Durante esse trabalho, citei alguns brasileiros que me acompanharam, mas também preciso trazer outros que marcam esse processo, como Katia Leonor Alves e Amanda Fiuza que marcaram alguns dos encontros no terraço da UP, assim como Iris Pimentel, minha companheira da Psicologia na UFF Rio das Ostras que estava na UEM, mas uma companheira de antes da mobilidade.

Eu só tenho que agradecer esses momentos às pessoas que me acolheram e me ensinaram por lá. E sigo minha vida habitado por essas lembranças e buscando trazê-las para meu processo de formação acadêmica, como forma de elaboração e retribuição a tudo que vivi.

Em Moçambique, tem um ditado que sempre vem à cabeça, e marca minha viagem: A ku lela ku venga vuyani (RIBEIRO, 1989). Traduzindo-o, significa: a despedida causa visitas, e é sempre despedindo, visitando e revisitando que cheguei, estive e parti de Moçambique, e assim, essa experiência continua a reverberar de várias formas em mim.

Referências

AGÊNCIA LUSA. Moçambique é o nono pior no índice de desenvolvimento humano. Observador, 15 dez. 2020. Disponível em: https://observador.pt/2020/12/15/mocambique-e-o-nono-pior-no-indice-de-desenvolvimento-humano/ Acesso em: 02 fev. 2021

FERNANDES, Rhuann. Lobolo: celebração litúrgica e tradicional no Sul de Moçambique. Revista Campos de Curitiba, v. 19, n. 2, p. 124-134, 2018.

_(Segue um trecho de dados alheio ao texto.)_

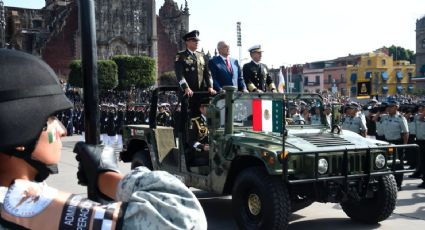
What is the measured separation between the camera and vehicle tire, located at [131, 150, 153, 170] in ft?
27.3

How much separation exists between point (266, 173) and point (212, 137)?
1.14m

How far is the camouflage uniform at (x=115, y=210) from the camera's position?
4.06 ft

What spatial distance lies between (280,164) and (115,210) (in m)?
4.54

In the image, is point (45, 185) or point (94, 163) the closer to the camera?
point (45, 185)

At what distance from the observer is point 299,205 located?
6961 millimetres

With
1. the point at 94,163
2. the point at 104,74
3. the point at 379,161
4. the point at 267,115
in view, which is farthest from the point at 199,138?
the point at 104,74

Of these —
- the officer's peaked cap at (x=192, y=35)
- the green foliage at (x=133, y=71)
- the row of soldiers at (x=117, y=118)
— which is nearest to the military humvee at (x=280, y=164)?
the officer's peaked cap at (x=192, y=35)

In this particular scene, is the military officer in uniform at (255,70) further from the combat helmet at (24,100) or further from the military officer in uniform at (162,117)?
the military officer in uniform at (162,117)

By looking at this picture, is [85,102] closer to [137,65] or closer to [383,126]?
[383,126]

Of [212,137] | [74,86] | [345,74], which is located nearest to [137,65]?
[74,86]

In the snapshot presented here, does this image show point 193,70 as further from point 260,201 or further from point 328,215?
point 328,215

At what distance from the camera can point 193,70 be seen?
7.81 metres

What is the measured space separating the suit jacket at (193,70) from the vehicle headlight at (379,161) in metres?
2.79

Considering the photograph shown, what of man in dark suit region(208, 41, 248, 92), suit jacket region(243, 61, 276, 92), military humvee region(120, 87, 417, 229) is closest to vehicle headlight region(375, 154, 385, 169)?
military humvee region(120, 87, 417, 229)
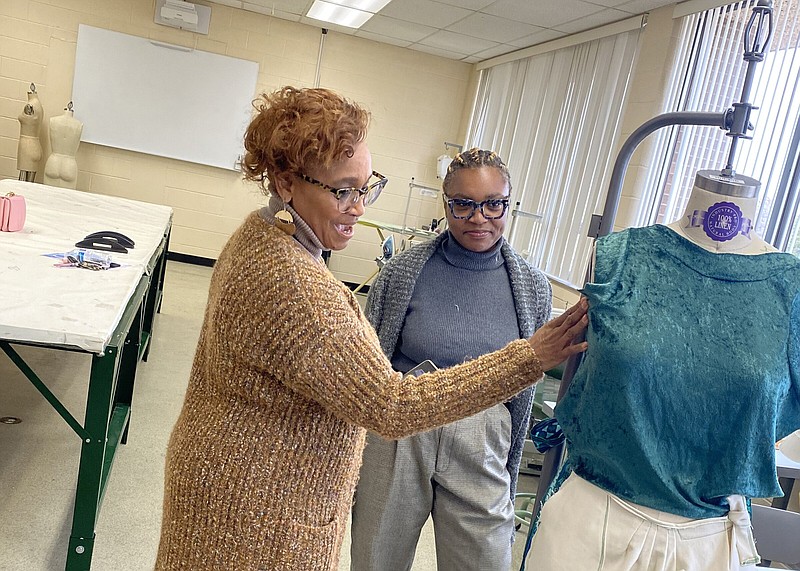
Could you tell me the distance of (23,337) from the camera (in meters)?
1.92

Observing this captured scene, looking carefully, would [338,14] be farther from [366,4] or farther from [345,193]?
[345,193]

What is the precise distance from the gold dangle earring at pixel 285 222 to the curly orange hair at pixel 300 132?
0.14 feet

FERNANDES, Rhuann. Casamento tradicional Bantu: o Lobolo no Sul de Moçambique. Rio de Janeiro: Multifoco, 2020.

MOÇAMBIQUE. A luta pela independência. Portal do Governo do Moçambique, S.d. Disponível em: https://www.portaldogoverno.gov.mz/index.php/por/ Mocambique/Historia-de-Mocambique/A-Luta-pela-Independencia. Acesso em: 02 fev. 2021.

RIBEIRO, Armando, Padre. 601 provérbios changanas. 2. ed. Lisboa: Silvas – C.T.G., 1989.

UNIVERSIDADE EDUARDO MONDLANE – UEM. Nota histórica. Universidade Eduardo Mondlane, s.d. Disponível em: https://www.uem.mz/index.php/sobre-a-uem/historial. Acesso em: 02 fev. 2021.

WERMELINGER, Vitória M. Gungunhana: a construção de um herói moçambicano. Revista Discente Planície Científica de Campos de Goytacazes, v. 1, n. 1, p. 1-9, 2019.